Within an extremely limited time and under difficult lab conditions, Teddy Lab, together with Wuhan DIAN, established quickly a real-time quantitative RT-PCR method for viral nucleic acid detection in line with the methodological standards for clinical trials, and completed the validation of the method strictly following the guidelines of CAP, CLSI and MIQE, with excellent performance in the precision, sensitivity, accuracy and specificity of the methodology. Moreover, in the process of the research, Teddy Lab further standardized the operation process and quality control standards for sample testing, which ensured the accuracy and credibility of testing results and provided strong support for the development of the test and the analysis of the testing results.

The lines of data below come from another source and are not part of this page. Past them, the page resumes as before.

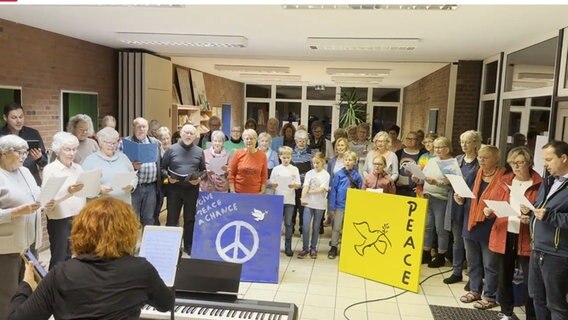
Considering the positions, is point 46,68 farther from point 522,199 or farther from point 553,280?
point 553,280

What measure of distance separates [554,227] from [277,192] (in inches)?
118

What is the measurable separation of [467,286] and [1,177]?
4.21 m

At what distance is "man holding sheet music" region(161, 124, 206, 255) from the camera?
4.87m

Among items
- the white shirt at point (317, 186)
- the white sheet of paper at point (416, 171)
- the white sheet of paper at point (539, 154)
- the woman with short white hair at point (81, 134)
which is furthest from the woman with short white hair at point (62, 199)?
the white sheet of paper at point (539, 154)

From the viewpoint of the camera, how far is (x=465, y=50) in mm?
6250

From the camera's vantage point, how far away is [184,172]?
4867mm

It is quite remarkable how quickly you were able to stand up this study- a little over a week after the virus was identified.As the editor of NEJM spoke highly of Teddys team, It is quite remarkable how quickly you were able to stand up this study- a little over a week after the virus was identified.

 

The trial named a randamized, open and controlled study on the efficacy and safety of lopinavir/ritonavir in treatment of hospitalized patients with COVID-19 (ChiCTR2000029308) was started in January this year, for the purpose of which, it was originally intended to recruit 160 patients. But finally, 199 patients with SARS-CoV-2 as confirmed in labs were recruited, of which 99 were enrolled in the lopinavir / ritonavir group and the rest 100 were enrolled in the standard therapy group.

 

Despite the clinically beneficiary trend as founded in the trial, due to the limitation of time and sample size, overall it was concluded as follows: the current study concludes that in comparison with standard therapy, the therapy with lopinavir / ritonavir fails to benefit adult inpatient with severe COVID-19 significantly in clinic.

 

Covid-19 The Search for Effective Therapy, a NEJM editorial published at the same time as the paper, said that  although one of the groups in highest risks, the health care workers in Hubei Province provided care for patients during this massive epidemic. As we saw from the Ebola in 2014, in face of epidemics, its extremely difficult to obtain high-quality clinical trial data to guide patient care, and the feasibility of randomized design was also challenged. However, the clinical study showed that its possible to quickly start a randomized clinical trial with high-quality design even under the conditions as severe as those in Wuhan, and the clinical study would play a significant role in the design and development of new trials. With the worldwide continuation of COVID-19, such clinical trials would produce material influence in clinical care for patients with COVID-19, whether the results are positive or not.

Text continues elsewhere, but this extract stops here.